• _Dataset_:
-- Start --

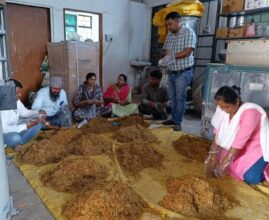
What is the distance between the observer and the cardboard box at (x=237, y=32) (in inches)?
130

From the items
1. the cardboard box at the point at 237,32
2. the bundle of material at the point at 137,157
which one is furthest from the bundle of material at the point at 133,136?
the cardboard box at the point at 237,32

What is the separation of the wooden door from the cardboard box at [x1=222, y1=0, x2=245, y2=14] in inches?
113

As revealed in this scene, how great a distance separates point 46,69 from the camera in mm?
4086

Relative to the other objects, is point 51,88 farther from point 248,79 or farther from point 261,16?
point 261,16

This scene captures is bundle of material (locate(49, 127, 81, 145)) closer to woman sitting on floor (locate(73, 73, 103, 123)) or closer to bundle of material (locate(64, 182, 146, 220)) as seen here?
woman sitting on floor (locate(73, 73, 103, 123))

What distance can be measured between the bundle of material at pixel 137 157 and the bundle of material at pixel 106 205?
46 cm

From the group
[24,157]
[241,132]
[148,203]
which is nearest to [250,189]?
[241,132]

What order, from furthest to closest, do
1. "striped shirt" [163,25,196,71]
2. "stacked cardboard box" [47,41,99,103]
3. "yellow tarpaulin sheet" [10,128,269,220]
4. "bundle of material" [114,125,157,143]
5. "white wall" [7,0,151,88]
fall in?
"white wall" [7,0,151,88], "stacked cardboard box" [47,41,99,103], "striped shirt" [163,25,196,71], "bundle of material" [114,125,157,143], "yellow tarpaulin sheet" [10,128,269,220]

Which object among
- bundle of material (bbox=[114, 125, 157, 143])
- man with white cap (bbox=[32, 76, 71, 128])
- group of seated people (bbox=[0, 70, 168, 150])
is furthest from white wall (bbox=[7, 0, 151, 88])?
bundle of material (bbox=[114, 125, 157, 143])

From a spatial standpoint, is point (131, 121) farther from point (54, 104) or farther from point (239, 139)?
point (239, 139)

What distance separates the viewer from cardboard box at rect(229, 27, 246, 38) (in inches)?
130

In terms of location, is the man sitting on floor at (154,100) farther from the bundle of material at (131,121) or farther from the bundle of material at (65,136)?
the bundle of material at (65,136)

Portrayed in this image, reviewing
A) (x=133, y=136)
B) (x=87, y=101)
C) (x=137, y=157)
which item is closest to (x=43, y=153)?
(x=137, y=157)

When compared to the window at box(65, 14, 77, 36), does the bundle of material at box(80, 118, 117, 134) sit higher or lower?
lower
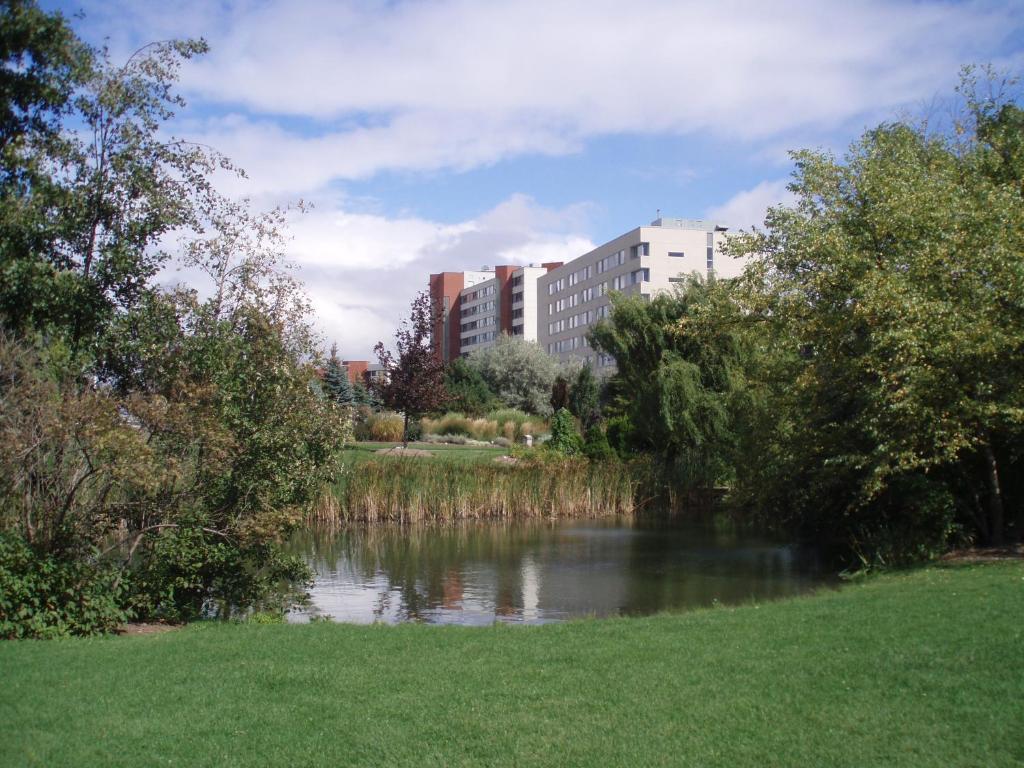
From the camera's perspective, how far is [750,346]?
33.1 m

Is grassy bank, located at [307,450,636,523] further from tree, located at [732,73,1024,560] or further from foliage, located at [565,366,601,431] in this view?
foliage, located at [565,366,601,431]

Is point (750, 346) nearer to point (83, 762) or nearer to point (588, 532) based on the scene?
point (588, 532)

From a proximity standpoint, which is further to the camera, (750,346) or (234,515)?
(750,346)

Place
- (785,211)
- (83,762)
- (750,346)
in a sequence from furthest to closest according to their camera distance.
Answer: (750,346) < (785,211) < (83,762)

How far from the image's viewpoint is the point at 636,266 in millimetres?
81938

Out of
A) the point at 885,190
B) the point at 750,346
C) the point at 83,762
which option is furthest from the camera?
the point at 750,346

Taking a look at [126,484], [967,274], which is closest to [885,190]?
[967,274]

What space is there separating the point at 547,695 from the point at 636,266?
76.8 metres

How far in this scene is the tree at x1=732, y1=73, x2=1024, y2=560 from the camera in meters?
13.7

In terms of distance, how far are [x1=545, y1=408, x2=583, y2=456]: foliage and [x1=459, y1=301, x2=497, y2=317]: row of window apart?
81.1 metres

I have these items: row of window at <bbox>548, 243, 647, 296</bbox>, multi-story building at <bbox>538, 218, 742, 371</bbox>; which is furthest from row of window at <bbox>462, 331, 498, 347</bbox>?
multi-story building at <bbox>538, 218, 742, 371</bbox>

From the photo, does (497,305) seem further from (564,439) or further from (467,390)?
(564,439)

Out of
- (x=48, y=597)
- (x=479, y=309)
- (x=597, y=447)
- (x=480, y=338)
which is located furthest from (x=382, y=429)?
(x=479, y=309)

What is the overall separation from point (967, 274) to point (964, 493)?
4.33 m
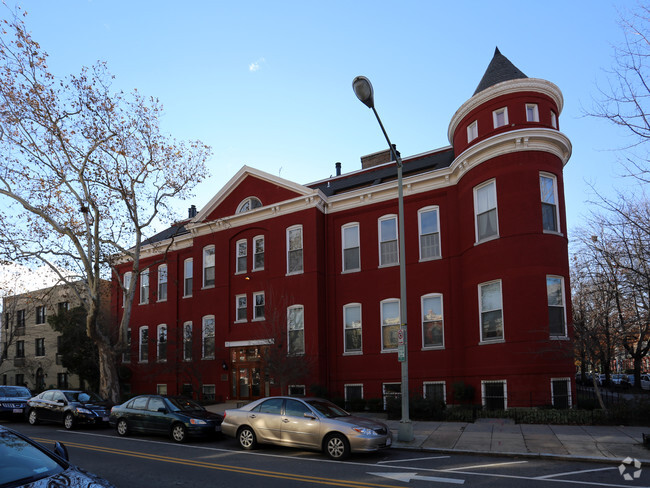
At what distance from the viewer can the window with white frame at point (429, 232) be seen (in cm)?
2242

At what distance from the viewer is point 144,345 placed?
105ft

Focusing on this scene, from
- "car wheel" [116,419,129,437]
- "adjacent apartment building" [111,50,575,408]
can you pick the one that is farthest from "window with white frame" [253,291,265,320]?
"car wheel" [116,419,129,437]

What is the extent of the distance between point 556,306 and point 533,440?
6.66 metres

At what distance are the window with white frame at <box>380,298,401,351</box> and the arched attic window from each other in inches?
350

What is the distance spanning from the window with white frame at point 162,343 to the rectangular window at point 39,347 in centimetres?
1941

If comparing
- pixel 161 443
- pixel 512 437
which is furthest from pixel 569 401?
pixel 161 443

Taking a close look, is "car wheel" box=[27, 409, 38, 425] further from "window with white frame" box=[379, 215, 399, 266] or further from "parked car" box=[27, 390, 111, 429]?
"window with white frame" box=[379, 215, 399, 266]

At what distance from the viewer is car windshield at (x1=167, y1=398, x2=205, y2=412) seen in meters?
14.9

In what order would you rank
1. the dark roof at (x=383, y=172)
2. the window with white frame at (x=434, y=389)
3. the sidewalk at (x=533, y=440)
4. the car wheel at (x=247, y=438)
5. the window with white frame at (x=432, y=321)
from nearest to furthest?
the sidewalk at (x=533, y=440) < the car wheel at (x=247, y=438) < the window with white frame at (x=434, y=389) < the window with white frame at (x=432, y=321) < the dark roof at (x=383, y=172)

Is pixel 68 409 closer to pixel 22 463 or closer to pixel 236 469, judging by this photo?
pixel 236 469

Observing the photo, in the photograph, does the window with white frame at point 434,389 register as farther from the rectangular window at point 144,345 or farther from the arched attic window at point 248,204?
the rectangular window at point 144,345

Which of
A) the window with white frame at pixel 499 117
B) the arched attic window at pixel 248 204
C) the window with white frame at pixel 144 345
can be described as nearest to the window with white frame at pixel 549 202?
the window with white frame at pixel 499 117

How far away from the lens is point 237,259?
90.7ft

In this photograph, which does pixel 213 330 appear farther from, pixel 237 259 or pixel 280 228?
pixel 280 228
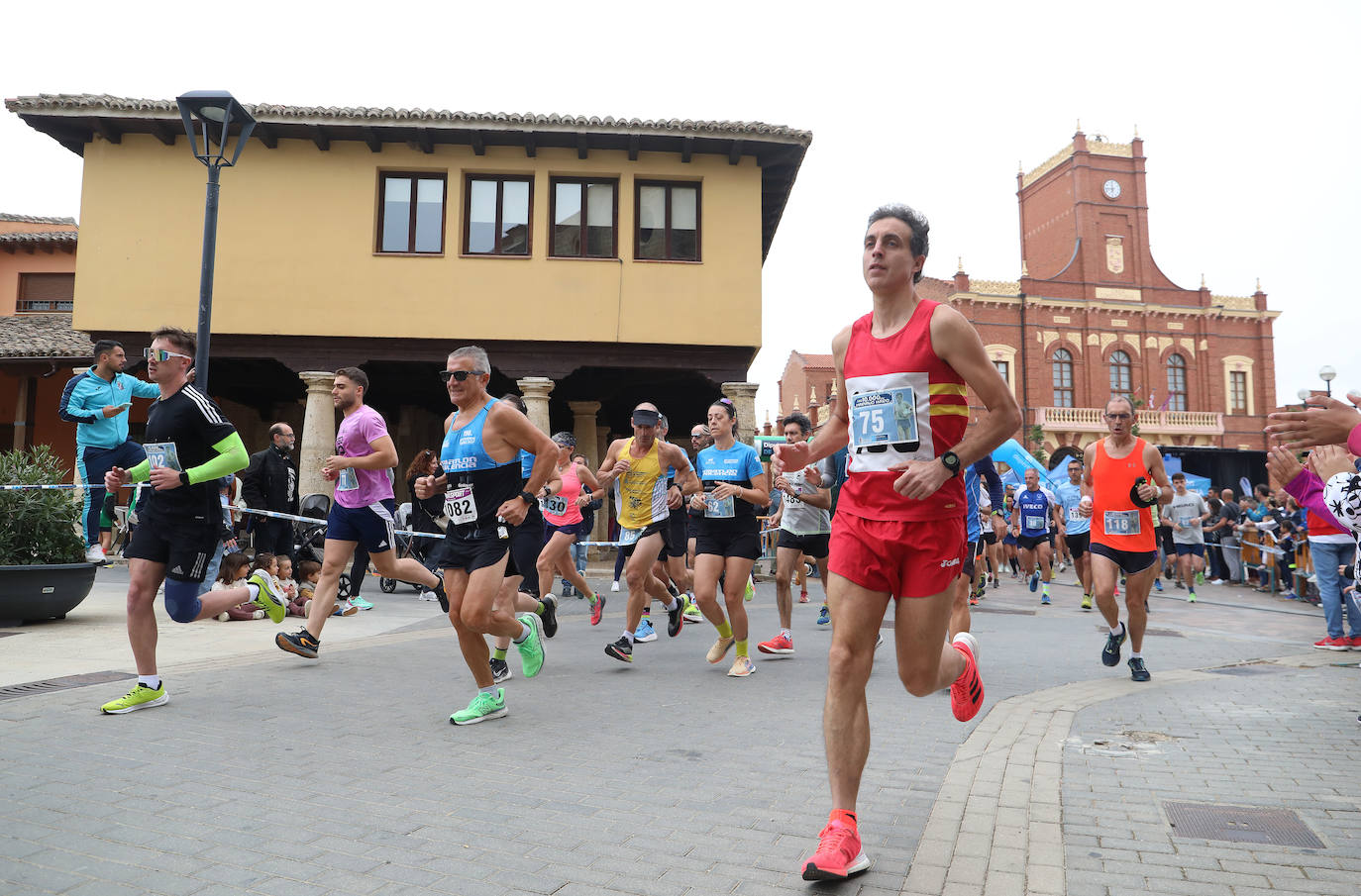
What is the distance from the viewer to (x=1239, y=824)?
3.48 metres

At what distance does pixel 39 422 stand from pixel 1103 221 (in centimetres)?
5341

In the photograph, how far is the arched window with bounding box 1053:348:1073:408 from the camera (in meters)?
50.5

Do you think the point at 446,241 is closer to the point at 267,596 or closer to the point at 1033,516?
the point at 1033,516

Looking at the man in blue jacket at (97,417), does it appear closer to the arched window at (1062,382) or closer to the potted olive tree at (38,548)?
the potted olive tree at (38,548)

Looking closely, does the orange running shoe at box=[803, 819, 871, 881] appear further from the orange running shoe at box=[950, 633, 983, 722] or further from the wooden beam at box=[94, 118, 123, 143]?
the wooden beam at box=[94, 118, 123, 143]

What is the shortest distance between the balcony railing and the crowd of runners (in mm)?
42078

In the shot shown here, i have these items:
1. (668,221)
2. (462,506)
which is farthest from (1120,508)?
(668,221)

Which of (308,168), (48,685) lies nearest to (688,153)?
(308,168)

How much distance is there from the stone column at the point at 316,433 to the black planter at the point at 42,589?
9.30 metres

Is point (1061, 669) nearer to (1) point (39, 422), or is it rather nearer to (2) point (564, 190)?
(2) point (564, 190)

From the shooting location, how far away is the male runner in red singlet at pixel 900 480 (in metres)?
3.17

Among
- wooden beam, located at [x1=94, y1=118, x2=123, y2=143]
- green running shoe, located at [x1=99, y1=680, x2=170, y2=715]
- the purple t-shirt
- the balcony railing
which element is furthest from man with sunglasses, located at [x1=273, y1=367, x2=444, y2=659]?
the balcony railing

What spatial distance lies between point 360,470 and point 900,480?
498 centimetres

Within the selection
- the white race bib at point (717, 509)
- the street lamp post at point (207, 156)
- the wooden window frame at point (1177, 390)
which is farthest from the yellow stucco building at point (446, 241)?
the wooden window frame at point (1177, 390)
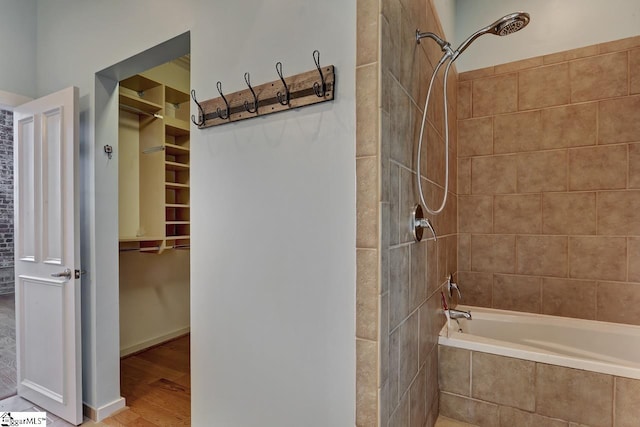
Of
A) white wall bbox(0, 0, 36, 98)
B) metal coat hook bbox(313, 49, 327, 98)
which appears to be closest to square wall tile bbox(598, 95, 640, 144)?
metal coat hook bbox(313, 49, 327, 98)

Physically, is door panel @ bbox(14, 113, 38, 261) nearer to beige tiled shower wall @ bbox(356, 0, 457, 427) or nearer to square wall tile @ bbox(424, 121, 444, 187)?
beige tiled shower wall @ bbox(356, 0, 457, 427)

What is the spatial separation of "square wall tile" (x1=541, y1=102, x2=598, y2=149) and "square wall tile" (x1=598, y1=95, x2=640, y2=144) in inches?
1.4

-- End --

• _What you have to do_: Retype the lines starting at the line that contains "What spatial distance" and ending with the last line of the records, both included, and leave the pictures out of your answer.

• _Exercise result_:
What spatial distance lies between point 360,470 and point 900,480?
498 centimetres

Within the selection
- the white race bib at point (717, 509)
- the street lamp post at point (207, 156)
- the wooden window frame at point (1177, 390)
which is farthest from the yellow stucco building at point (446, 241)?
the wooden window frame at point (1177, 390)
Of
A) white wall bbox(0, 0, 36, 98)
B) metal coat hook bbox(313, 49, 327, 98)
which appears to be closest to square wall tile bbox(598, 95, 640, 144)?
metal coat hook bbox(313, 49, 327, 98)

Physically, is door panel @ bbox(14, 113, 38, 261) nearer to beige tiled shower wall @ bbox(356, 0, 457, 427) or nearer to square wall tile @ bbox(424, 121, 444, 187)?
beige tiled shower wall @ bbox(356, 0, 457, 427)

What is the spatial separation of "square wall tile" (x1=541, y1=102, x2=598, y2=149) and "square wall tile" (x1=598, y1=95, x2=640, y2=144) in inches?
1.4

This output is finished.